• **Task description**: Pull out each line below that contains the word "this" and copy those lines in the order they appear.

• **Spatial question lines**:
+ + + +

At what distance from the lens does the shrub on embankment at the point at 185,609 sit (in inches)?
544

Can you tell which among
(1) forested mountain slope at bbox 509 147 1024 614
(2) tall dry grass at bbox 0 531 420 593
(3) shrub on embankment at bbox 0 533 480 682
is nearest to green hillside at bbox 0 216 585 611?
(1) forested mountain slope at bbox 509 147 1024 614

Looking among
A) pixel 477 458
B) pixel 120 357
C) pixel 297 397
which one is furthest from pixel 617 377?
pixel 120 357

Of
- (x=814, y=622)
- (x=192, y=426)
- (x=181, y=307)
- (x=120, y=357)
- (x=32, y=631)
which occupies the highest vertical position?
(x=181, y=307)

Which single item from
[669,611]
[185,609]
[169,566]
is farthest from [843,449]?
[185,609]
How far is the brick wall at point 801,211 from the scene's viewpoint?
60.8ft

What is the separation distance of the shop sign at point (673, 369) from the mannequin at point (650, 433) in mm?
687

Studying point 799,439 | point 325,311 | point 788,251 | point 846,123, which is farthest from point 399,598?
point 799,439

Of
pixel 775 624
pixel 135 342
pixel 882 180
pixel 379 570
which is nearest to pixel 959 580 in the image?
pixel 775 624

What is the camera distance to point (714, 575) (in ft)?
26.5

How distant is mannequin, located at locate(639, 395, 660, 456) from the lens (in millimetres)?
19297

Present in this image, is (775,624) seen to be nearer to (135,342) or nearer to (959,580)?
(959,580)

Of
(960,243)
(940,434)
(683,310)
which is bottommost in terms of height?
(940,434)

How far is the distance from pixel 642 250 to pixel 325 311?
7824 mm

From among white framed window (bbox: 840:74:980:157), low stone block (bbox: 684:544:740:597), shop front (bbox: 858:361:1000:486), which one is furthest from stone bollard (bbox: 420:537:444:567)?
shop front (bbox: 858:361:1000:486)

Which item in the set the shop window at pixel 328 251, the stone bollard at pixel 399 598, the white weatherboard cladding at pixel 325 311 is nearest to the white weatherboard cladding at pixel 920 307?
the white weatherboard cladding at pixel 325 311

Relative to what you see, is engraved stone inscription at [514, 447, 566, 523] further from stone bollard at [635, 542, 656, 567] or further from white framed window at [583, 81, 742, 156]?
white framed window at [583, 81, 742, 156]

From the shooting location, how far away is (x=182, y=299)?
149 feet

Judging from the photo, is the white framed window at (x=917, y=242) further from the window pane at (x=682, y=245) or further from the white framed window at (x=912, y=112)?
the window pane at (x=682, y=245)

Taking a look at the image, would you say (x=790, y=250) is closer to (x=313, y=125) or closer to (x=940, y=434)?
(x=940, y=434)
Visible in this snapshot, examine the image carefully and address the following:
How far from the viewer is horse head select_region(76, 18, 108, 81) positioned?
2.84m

+ + + +

• **Written answer**:
Present in this image, is (775,624) seen to be nearer to (135,342) or nearer to (959,580)?
Visible in this snapshot, examine the image carefully and address the following:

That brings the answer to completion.